There I lay—paralyzed—wretchedly immobile—finally and utterly in between my reason—my pharisees— and the One who says, “Trust.” Exposed for all in Galilee to see. In the depths of who I am, my life is laid down. In the face of Truth, yet still under the mocking glare of “another reasonable argument”—I trust. I have so much to be forgiven. I have so many I need to love. Change begins. I feel the heaviness drain away. Lightness in my limbs. My strength is returning. I can move. For the first time since I was struck with this deadly palsy, I can move. To move is to live. To stand up is victory. I can pick up this mat I made so long ago. I can once again carry the burden of Being and with the joy of salvation, go home.
Some meet Jesus with arguments through the front door.
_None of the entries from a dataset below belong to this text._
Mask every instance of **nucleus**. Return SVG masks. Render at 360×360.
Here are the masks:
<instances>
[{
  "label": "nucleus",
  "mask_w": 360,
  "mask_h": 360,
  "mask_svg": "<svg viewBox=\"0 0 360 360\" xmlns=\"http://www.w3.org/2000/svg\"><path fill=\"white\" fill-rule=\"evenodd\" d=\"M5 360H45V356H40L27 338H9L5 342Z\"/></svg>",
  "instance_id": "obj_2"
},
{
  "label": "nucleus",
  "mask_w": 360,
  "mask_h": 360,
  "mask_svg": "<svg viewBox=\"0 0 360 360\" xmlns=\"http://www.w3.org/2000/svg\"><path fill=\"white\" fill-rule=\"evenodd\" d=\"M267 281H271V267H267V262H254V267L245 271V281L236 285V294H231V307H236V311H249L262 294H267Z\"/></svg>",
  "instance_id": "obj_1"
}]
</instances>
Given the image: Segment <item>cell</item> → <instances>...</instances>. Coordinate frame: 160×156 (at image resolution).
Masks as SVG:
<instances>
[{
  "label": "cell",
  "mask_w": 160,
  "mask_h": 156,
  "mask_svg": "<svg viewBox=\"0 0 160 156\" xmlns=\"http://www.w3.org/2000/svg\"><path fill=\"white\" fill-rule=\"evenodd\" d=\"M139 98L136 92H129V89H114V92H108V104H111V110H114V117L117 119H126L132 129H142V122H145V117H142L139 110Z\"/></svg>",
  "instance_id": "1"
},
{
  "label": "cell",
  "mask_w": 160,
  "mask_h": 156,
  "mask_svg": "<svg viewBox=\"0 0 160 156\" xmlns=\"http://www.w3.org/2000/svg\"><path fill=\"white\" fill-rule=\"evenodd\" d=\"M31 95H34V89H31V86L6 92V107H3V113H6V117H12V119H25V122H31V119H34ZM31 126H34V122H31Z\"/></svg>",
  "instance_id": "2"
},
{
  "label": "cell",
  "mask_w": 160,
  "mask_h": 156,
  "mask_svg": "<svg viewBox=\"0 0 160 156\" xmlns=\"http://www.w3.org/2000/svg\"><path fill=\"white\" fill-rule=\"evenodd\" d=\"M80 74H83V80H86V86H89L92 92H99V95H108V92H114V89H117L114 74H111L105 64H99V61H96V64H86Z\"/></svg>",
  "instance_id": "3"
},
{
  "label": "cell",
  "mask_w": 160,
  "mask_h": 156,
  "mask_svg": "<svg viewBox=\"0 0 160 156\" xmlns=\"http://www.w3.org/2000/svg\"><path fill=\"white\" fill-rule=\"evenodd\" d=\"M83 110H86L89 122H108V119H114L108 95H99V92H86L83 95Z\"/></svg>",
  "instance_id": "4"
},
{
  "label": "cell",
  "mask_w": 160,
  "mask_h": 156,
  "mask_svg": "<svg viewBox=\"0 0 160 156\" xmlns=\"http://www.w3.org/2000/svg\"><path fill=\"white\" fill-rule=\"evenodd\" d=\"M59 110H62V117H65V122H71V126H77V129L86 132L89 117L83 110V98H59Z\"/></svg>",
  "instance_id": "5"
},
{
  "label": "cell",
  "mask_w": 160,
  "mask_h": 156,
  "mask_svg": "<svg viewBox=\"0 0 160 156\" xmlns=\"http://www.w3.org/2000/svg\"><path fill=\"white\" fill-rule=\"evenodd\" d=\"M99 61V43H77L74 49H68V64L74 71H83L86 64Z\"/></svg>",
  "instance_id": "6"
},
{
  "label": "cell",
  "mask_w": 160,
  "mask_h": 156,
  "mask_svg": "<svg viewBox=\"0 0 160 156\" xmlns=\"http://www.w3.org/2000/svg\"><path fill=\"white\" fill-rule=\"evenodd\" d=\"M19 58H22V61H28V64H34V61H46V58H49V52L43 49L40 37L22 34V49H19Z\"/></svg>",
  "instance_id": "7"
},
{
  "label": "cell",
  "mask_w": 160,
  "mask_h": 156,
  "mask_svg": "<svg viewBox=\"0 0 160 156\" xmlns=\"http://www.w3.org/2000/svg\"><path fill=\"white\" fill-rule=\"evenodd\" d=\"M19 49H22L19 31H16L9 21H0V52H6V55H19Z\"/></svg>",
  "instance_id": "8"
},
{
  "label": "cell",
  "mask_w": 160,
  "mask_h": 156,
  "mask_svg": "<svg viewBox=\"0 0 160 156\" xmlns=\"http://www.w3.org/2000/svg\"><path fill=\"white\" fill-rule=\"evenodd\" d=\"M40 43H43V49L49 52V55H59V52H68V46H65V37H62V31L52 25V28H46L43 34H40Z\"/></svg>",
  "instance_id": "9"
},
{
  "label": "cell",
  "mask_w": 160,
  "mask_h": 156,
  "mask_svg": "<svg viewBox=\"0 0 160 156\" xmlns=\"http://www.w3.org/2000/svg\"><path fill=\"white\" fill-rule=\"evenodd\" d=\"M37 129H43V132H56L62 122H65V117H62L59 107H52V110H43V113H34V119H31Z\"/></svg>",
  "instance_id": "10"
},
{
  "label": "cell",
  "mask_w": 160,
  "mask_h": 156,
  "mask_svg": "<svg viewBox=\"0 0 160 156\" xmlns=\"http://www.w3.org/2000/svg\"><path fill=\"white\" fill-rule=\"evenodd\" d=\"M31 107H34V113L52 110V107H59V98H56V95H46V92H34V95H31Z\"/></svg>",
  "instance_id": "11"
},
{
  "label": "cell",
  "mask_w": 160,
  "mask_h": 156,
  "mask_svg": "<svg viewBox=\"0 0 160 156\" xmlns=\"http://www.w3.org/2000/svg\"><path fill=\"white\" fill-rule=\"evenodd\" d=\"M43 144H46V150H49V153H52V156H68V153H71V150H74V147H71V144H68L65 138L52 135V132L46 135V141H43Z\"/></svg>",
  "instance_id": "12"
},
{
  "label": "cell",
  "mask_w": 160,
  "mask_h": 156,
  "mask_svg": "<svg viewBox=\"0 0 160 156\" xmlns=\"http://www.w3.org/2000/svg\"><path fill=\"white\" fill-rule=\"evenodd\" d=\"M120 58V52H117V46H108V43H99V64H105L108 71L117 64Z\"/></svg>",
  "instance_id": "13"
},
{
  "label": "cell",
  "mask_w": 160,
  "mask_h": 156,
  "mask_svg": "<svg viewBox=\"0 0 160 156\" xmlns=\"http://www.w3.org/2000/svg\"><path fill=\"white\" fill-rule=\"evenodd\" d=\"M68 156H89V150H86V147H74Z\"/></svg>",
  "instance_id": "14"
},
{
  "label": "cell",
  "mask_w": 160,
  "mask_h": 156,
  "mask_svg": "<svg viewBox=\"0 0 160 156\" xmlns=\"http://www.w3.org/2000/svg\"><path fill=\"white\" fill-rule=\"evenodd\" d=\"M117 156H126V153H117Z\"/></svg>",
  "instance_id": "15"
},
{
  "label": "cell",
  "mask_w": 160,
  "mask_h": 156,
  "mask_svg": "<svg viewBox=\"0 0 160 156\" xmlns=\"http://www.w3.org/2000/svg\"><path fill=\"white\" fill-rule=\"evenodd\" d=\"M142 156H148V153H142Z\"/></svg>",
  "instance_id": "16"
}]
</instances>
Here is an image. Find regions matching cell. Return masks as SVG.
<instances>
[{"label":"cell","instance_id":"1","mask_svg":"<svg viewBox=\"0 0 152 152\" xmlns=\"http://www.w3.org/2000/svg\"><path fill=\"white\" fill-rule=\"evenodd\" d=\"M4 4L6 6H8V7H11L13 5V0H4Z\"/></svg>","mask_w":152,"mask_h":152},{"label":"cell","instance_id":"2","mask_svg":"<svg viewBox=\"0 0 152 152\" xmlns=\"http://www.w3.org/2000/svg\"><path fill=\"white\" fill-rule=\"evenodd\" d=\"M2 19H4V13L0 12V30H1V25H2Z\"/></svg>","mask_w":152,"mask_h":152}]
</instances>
To trap him. To surround Him with reasonable arguments. Determined to hide one miracle inside of all that reason. To make sure He understands all the laws of physics. Then be quiet you! I’ll do the rest.
Others meet Jesus with expectations through the side door. Excited to see something new, but certainly not strange.
But the only person who truly meets Jesus, meets Him though brokenness, blindness, sickness and death, while grabbing at hems, in the lowest places, in not understanding—meets him outside of expectation and rational arguments—neither through front door or side door—but beyond all reason, from outside and lowered down—helpless and paralyzed.
And the most difficult thing--the strangest thing--for everyone to understand except the man who can't move-is that forgiveness of sins is the same as standing up and going home.